Quando surgiu no palco, o É o Tchan! estava completo: Beto Jamaica, Cumpadi Washington, Jacaré, Scheila Carvalho e Sheila Melo. Nenhum dos grandissíssimos hits da carreira ficou de fora: Pau que nasce torto, Paquerei, Segura o Tchan, É o tchan na Selva, no Egito e no Havaí, Arigatchan, A tomada (aposto que nessa enchurrada de sucessos, vocês também nem lembravam dessa, né?), Bambolê, Disque Tchan (Alô Tchan), Dança do Põe Põe, Gererê…

Mas o É o Tchan serviu muito mais do que isso. Com Cumpadi Washington reservado — já que há menos de um mês ele estava internado na UTI por causa de uma hipertensão -, Beto Jamaica assumiu o protagonismo (como, aliás, sempre fez). Ele, que começou sua carreira nos blocos afro de Salvador — Afoxé Zambi, Muzenza e Ilê Aiyê -, fincou uma base sólida no samba do recôncavo, o samba de roda e o samba duro, variações tradicionais do samba na Bahia. E trouxe elementos centrais da formação desses estilos e sonoridades para o pagode baiano que, no começo, o Gera Samba representava e, depois, na axé music de exportação, o É o Tchan! foi representante máximo.

Principalmente no primeiro disco, de 1995, o samba de roda é o elemento proeminente, com a violas chorando de acordo com a cadência e o suingue desejados, ou evocados nas letras. Estas, narram situações cotidianas — em que, nesse primeiro momento se referem a bairros de Salvador e pessoas próximas, mas que depois vão dar a volta ao mundo, explorando outras referências e estereótipos (sempre ligados à mulher).

Assim, o repertório do show foi longo, passou por “Dengo de Mulheres” — nesse momento, Jacaré estava como dançarino solo no palco e Beto Jamaica, dançando ao redor dele, lhe dá uma umbigada, gesto que, na roda tradicional, é feito por quem está no meio dançando para puxar outra pessoa para substituí-la. E teve também “Pode falar quem quiser”, “Passar a mão”, “Chamadinha”, “Trenzinho”, dentre outras. Aliás, em uma determinada passagem de uma música a outra, a plateia puxou as palmas que caracterizam o samba de roda sem acompanhamento da banda ou do canto de Jamaica, um momento notável e bonito.

Beto Jamaica

Mas o setlist contou não apenas a história do É o Tchan! e referenciou as bandas e cantores que estouraram na mesma época, cada um fazendo axé/pagode à sua maneira. Como o hit do Terra Samba, “Carrinho de Mão”, cujo líder era Reinaldo, que fez parte da primeira formação do Gera Samba; mas também “Desafio”, do Harmonia do Samba, liderado por Xandy — e Beto Jamaica, enquanto o cavaquinho chorava, estimulava a plateia a cantar mais alto em homenagem ao amigo. Mais presepeira, mas não menos divertida, foi o momento de “Tesouro de Pirata (Onda Onda)”, dos cariocas do Tchakabum.

• Material fornecido:
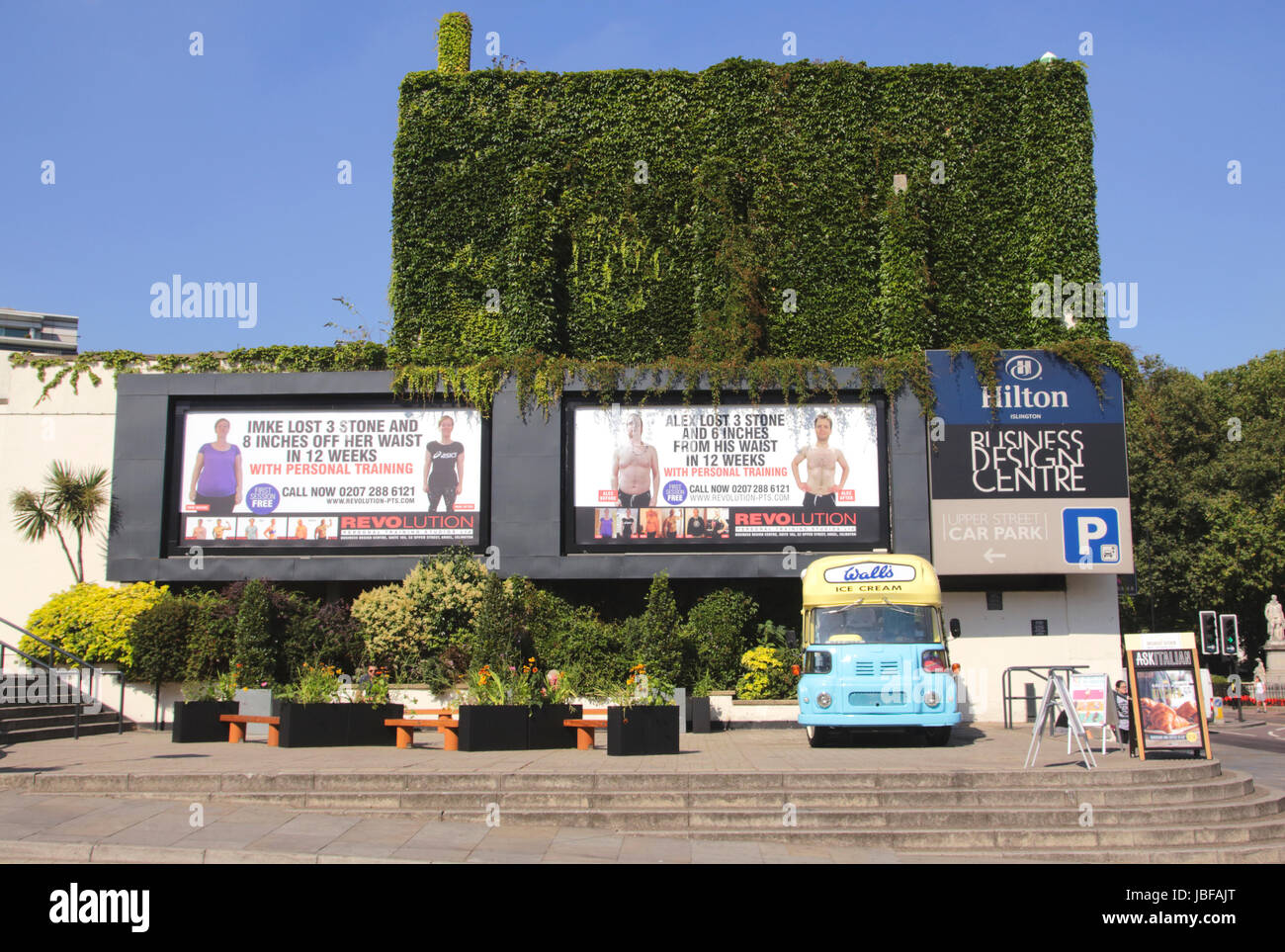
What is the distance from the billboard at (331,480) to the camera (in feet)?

• Objetivo A: Reescreva o trecho do texto que vai de "Mas o É o Tchan" a "foi representante máximo.", trocando "samba duro" por "samba chula".
• Objetivo B: Quais integrantes do É o Tchan!, segundo o texto, estavam no palco quando o grupo surgiu? Liste todos.
Baseie-se apenas no texto, sem recorrer a outras fontes.

• Resposta A:
Mas o É o Tchan serviu muito mais do que isso. Com Cumpadi Washington reservado — já que há menos de um mês ele estava internado na UTI por causa de uma hipertensão -, Beto Jamaica assumiu o protagonismo (como, aliás, sempre fez). Ele, que começou sua carreira nos blocos afro de Salvador — Afoxé Zambi, Muzenza e Ilê Aiyê -, fincou uma base sólida no samba do recôncavo, o samba de roda e o samba chula, variações tradicionais do samba na Bahia. E trouxe elementos centrais da formação desses estilos e sonoridades para o pagode baiano que, no começo, o Gera Samba representava e, depois, na axé music de exportação, o É o Tchan! foi representante máximo.

• Resposta B: Beto Jamaica, Cumpadi Washington, Jacaré, Scheila Carvalho e Sheila Melo.